Pierre Mac Orlan, que je n’avais jamais lu, à écrit un livre d’initiation avec la nostalgie de L’Ile au trésor et le souvenir de L’Etrange Cas du Dr Jekyll et Mr Hyde de Stevenson. Petit-Morgat a ce mélange de naïveté et d’exaltation qui est propre à la jeunesse, mais il est aussi obéissant voire craintif. Personnage qui ne va pas au bout de lui-même, qui s’arrête, peut-être, à l’endroit où le risque est le point de non-retour. Prise en compte de la réalité ou poltronnerie ? Sagesse ou résignation ?... Mac Orlan publie son récit en 1941, à presque soixante ans et deux guerres quasiment derrière lui. C’est un livre finalement plus profond que romanesque, où la connaissance de l’homme et de ses errements, ses masques, ses trahisons, nous amène logiquement à lire ceci :

« L’affection des hommes est une monnaie rare qui ne sort pas souvent de leurs bourses. Il faut des circonstances peu communes pour qu’ils en fassent le don ou l’échange. Ne tombe point, cependant, dans la misanthropie. Aime les hommes, mais garde toujours la main sur la poignée de ton épée quand tu ne les connais pas.
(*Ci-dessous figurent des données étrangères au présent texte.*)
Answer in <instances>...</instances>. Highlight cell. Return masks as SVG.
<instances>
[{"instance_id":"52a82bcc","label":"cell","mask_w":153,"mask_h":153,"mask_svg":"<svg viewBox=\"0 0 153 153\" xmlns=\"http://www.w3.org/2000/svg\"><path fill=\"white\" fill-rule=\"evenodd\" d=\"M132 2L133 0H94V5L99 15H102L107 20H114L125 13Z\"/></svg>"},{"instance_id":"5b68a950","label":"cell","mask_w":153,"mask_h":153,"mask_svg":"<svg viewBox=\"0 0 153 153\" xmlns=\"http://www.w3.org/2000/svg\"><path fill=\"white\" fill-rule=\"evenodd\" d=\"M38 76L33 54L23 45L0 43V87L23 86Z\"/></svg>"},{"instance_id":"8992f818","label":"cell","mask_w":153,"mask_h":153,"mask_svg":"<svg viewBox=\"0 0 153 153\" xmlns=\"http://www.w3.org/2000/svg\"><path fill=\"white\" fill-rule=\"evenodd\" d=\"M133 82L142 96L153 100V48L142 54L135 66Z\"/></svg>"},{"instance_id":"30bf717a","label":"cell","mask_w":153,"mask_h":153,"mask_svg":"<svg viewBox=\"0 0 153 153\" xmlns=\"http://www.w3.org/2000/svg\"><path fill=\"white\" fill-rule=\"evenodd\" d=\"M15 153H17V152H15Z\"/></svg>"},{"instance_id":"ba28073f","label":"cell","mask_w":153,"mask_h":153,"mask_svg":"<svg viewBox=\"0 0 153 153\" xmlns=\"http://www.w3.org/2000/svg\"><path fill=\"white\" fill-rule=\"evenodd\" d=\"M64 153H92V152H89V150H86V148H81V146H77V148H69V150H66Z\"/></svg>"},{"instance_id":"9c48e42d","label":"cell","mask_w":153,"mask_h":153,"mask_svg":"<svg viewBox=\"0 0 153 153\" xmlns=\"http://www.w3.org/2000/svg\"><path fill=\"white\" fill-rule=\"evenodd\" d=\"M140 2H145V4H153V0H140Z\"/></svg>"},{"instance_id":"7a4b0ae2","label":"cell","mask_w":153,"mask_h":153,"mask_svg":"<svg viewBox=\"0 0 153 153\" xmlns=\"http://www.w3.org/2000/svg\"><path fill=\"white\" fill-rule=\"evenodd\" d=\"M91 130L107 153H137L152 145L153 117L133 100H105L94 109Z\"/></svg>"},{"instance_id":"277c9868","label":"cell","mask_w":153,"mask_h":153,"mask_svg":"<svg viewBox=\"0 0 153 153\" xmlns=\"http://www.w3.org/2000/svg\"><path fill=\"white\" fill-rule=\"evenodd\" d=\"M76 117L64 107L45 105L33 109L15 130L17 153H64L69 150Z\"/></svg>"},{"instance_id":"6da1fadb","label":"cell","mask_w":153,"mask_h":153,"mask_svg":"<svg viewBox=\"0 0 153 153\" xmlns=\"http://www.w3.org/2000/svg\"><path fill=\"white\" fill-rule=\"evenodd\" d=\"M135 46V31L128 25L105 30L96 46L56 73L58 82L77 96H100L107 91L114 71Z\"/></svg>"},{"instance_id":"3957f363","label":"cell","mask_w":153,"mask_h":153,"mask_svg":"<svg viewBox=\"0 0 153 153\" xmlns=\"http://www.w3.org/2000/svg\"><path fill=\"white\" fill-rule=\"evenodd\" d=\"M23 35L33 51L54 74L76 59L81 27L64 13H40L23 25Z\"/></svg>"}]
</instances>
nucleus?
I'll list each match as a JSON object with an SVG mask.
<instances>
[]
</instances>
Un jugement ne doit jamais partir du cœur sans avoir été contrôlé par l’expérience. »

L’écriture de Pierre Mac Orlan est intéressante, même si je me demande comment Victor Hugo aurait écrit sur ce canevas. Quelque chose de plus saisissant, sans doute. On aurait dû pleurer, à la fin, comme pour Quatrevingt treize. En même temps, il n’aurait sans doute pas écrit sur ce canevas, car ce dernier a le souffle coupé… Si le monde de la piraterie existe bien en 1777 et au siècle suivant, le XX ème siècle n’est plus celui de la piraterie. C’est la fin d’un monde, la fin de l’aventure. Le début d’une barbarie froide, à grande échelle, contrôlée... Nul doute que L’Ancre de la Miséricorde, au titre d’ex-voto, n’en porte la blessure.